Exercise objective:
Each record that follows must be reproduced exactly.

━━━ Record excerpts

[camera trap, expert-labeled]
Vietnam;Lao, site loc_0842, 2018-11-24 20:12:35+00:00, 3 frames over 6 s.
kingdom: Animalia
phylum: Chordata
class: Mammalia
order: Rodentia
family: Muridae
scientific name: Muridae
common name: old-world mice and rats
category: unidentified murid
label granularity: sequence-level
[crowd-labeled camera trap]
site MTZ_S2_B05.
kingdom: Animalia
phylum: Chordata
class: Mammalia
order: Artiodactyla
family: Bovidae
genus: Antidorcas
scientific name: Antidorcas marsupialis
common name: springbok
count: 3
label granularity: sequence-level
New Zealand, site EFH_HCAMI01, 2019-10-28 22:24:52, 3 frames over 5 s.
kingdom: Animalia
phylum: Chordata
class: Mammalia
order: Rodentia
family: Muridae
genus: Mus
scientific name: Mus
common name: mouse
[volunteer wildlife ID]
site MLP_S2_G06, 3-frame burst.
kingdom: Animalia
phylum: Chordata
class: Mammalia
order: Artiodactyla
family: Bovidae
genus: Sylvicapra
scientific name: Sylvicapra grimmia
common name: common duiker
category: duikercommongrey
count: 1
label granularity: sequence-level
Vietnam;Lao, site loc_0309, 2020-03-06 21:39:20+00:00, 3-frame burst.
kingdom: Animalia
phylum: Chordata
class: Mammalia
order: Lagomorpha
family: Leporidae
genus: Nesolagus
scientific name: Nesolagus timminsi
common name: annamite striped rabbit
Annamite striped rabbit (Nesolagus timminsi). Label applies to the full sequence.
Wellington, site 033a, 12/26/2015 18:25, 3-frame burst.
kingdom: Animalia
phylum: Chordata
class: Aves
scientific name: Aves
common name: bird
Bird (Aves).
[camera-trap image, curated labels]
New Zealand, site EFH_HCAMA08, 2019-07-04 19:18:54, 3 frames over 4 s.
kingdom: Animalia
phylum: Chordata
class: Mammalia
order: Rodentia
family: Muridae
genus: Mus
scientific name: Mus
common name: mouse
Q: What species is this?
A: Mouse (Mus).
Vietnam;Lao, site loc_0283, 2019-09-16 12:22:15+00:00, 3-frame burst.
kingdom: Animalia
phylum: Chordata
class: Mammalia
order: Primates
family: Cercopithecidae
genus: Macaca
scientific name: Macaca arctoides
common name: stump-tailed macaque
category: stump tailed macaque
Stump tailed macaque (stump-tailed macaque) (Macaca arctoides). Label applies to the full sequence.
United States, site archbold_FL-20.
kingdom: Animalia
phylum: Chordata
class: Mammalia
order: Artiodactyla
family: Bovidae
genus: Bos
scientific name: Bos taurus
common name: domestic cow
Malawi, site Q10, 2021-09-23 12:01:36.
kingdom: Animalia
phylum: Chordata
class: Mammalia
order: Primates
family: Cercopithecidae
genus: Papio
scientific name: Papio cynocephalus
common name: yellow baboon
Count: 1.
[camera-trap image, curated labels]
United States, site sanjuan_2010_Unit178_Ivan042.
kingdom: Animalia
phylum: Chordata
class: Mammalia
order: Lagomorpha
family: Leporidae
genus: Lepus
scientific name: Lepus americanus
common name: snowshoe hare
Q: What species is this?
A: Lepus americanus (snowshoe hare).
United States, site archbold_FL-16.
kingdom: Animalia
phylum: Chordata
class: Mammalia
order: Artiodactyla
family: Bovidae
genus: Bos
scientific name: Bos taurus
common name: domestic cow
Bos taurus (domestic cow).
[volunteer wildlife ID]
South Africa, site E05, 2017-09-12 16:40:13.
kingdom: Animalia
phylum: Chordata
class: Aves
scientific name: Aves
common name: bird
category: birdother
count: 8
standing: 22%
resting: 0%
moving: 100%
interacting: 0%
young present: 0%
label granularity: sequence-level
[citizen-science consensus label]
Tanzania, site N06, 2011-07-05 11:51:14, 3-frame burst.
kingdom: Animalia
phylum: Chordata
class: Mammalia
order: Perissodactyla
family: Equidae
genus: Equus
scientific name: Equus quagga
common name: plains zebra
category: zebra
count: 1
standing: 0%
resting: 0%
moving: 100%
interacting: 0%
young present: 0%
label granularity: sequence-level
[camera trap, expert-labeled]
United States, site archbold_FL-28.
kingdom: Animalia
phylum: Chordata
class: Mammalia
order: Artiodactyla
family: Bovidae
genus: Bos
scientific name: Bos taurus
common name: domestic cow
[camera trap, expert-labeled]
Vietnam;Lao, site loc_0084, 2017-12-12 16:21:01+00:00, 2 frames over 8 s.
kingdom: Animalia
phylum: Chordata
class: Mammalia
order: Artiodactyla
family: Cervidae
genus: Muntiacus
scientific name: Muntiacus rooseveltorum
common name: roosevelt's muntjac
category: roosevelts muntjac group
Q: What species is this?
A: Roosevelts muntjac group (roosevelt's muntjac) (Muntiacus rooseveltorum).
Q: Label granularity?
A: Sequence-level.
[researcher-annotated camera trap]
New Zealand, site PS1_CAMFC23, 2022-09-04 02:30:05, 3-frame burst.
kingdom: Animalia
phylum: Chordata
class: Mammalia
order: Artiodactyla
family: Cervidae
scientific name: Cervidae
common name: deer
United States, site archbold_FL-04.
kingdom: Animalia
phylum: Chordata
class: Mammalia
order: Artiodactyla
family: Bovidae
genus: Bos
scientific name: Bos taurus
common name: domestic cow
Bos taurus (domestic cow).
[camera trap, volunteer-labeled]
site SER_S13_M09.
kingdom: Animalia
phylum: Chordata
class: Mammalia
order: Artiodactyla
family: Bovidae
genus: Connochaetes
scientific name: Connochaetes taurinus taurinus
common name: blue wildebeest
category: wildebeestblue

━━━━━━

Solution to this problem:
[camera trap, expert-labeled]
Vietnam;Lao, site loc_0842, 2018-11-24 20:12:35+00:00, 3 frames over 6 s.
kingdom: Animalia
phylum: Chordata
class: Mammalia
order: Rodentia
family: Muridae
scientific name: Muridae
common name: old-world mice and rats
category: unidentified murid
label granularity: sequence-level
[crowd-labeled camera trap]
site MTZ_S2_B05.
kingdom: Animalia
phylum: Chordata
class: Mammalia
order: Artiodactyla
family: Bovidae
genus: Antidorcas
scientific name: Antidorcas marsupialis
common name: springbok
count: 3
label granularity: sequence-level
New Zealand, site EFH_HCAMI01, 2019-10-28 22:24:52, 3 frames over 5 s.
kingdom: Animalia
phylum: Chordata
class: Mammalia
order: Rodentia
family: Muridae
genus: Mus
scientific name: Mus
common name: mouse
[volunteer wildlife ID]
site MLP_S2_G06, 3-frame burst.
kingdom: Animalia
phylum: Chordata
class: Mammalia
order: Artiodactyla
family: Bovidae
genus: Sylvicapra
scientific name: Sylvicapra grimmia
common name: common duiker
category: duikercommongrey
count: 1
label granularity: sequence-level
Vietnam;Lao, site loc_0309, 2020-03-06 21:39:20+00:00, 3-frame burst.
kingdom: Animalia
phylum: Chordata
class: Mammalia
order: Lagomorpha
family: Leporidae
genus: Nesolagus
scientific name: Nesolagus timminsi
common name: annamite striped rabbit
Annamite striped rabbit (Nesolagus timminsi). Label applies to the full sequence.
Wellington, site 033a, 12/26/2015 18:25, 3-frame burst.
kingdom: Animalia
phylum: Chordata
class: Aves
scientific name: Aves
common name: bird
Bird (Aves).
[camera-trap image, curated labels]
New Zealand, site EFH_HCAMA08, 2019-07-04 19:18:54, 3 frames over 4 s.
kingdom: Animalia
phylum: Chordata
class: Mammalia
order: Rodentia
family: Muridae
genus: Mus
scientific name: Mus
common name: mouse
Q: What species is this?
A: Mouse (Mus).
Vietnam;Lao, site loc_0283, 2019-09-16 12:22:15+00:00, 3-frame burst.
kingdom: Animalia
phylum: Chordata
class: Mammalia
order: Primates
family: Cercopithecidae
genus: Macaca
scientific name: Macaca arctoides
common name: stump-tailed macaque
category: stump tailed macaque
Stump tailed macaque (stump-tailed macaque) (Macaca arctoides). Label applies to the full sequence.
United States, site archbold_FL-20.
kingdom: Animalia
phylum: Chordata
class: Mammalia
order: Artiodactyla
family: Bovidae
genus: Bos
scientific name: Bos taurus
common name: domestic cow
Malawi, site Q10, 2021-09-23 12:01:36.
kingdom: Animalia
phylum: Chordata
class: Mammalia
order: Primates
family: Cercopithecidae
genus: Papio
scientific name: Papio cynocephalus
common name: yellow baboon
Count: 1.
[camera-trap image, curated labels]
United States, site sanjuan_2010_Unit178_Ivan042.
kingdom: Animalia
phylum: Chordata
class: Mammalia
order: Lagomorpha
family: Leporidae
genus: Lepus
scientific name: Lepus americanus
common name: snowshoe hare
Q: What species is this?
A: Lepus americanus (snowshoe hare).
United States, site archbold_FL-16.
kingdom: Animalia
phylum: Chordata
class: Mammalia
order: Artiodactyla
family: Bovidae
genus: Bos
scientific name: Bos taurus
common name: domestic cow
Bos taurus (domestic cow).
[volunteer wildlife ID]
South Africa, site E05, 2017-09-12 16:40:13.
kingdom: Animalia
phylum: Chordata
class: Aves
scientific name: Aves
common name: bird
category: birdother
count: 8
standing: 22%
resting: 0%
moving: 100%
interacting: 0%
young present: 0%
label granularity: sequence-level
[citizen-science consensus label]
Tanzania, site N06, 2011-07-05 11:51:14, 3-frame burst.
kingdom: Animalia
phylum: Chordata
class: Mammalia
order: Perissodactyla
family: Equidae
genus: Equus
scientific name: Equus quagga
common name: plains zebra
category: zebra
count: 1
standing: 0%
resting: 0%
moving: 100%
interacting: 0%
young present: 0%
label granularity: sequence-level
[camera trap, expert-labeled]
United States, site archbold_FL-28.
kingdom: Animalia
phylum: Chordata
class: Mammalia
order: Artiodactyla
family: Bovidae
genus: Bos
scientific name: Bos taurus
common name: domestic cow
[camera trap, expert-labeled]
Vietnam;Lao, site loc_0084, 2017-12-12 16:21:01+00:00, 2 frames over 8 s.
kingdom: Animalia
phylum: Chordata
class: Mammalia
order: Artiodactyla
family: Cervidae
genus: Muntiacus
scientific name: Muntiacus rooseveltorum
common name: roosevelt's muntjac
category: roosevelts muntjac group
Q: What species is this?
A: Roosevelts muntjac group (roosevelt's muntjac) (Muntiacus rooseveltorum).
Q: Label granularity?
A: Sequence-level.
[researcher-annotated camera trap]
New Zealand, site PS1_CAMFC23, 2022-09-04 02:30:05, 3-frame burst.
kingdom: Animalia
phylum: Chordata
class: Mammalia
order: Artiodactyla
family: Cervidae
scientific name: Cervidae
common name: deer
United States, site archbold_FL-04.
kingdom: Animalia
phylum: Chordata
class: Mammalia
order: Artiodactyla
family: Bovidae
genus: Bos
scientific name: Bos taurus
common name: domestic cow
Bos taurus (domestic cow).
[camera trap, volunteer-labeled]
site SER_S13_M09.
kingdom: Animalia
phylum: Chordata
class: Mammalia
order: Artiodactyla
family: Bovidae
genus: Connochaetes
scientific name: Connochaetes taurinus taurinus
common name: blue wildebeest
category: wildebeestblue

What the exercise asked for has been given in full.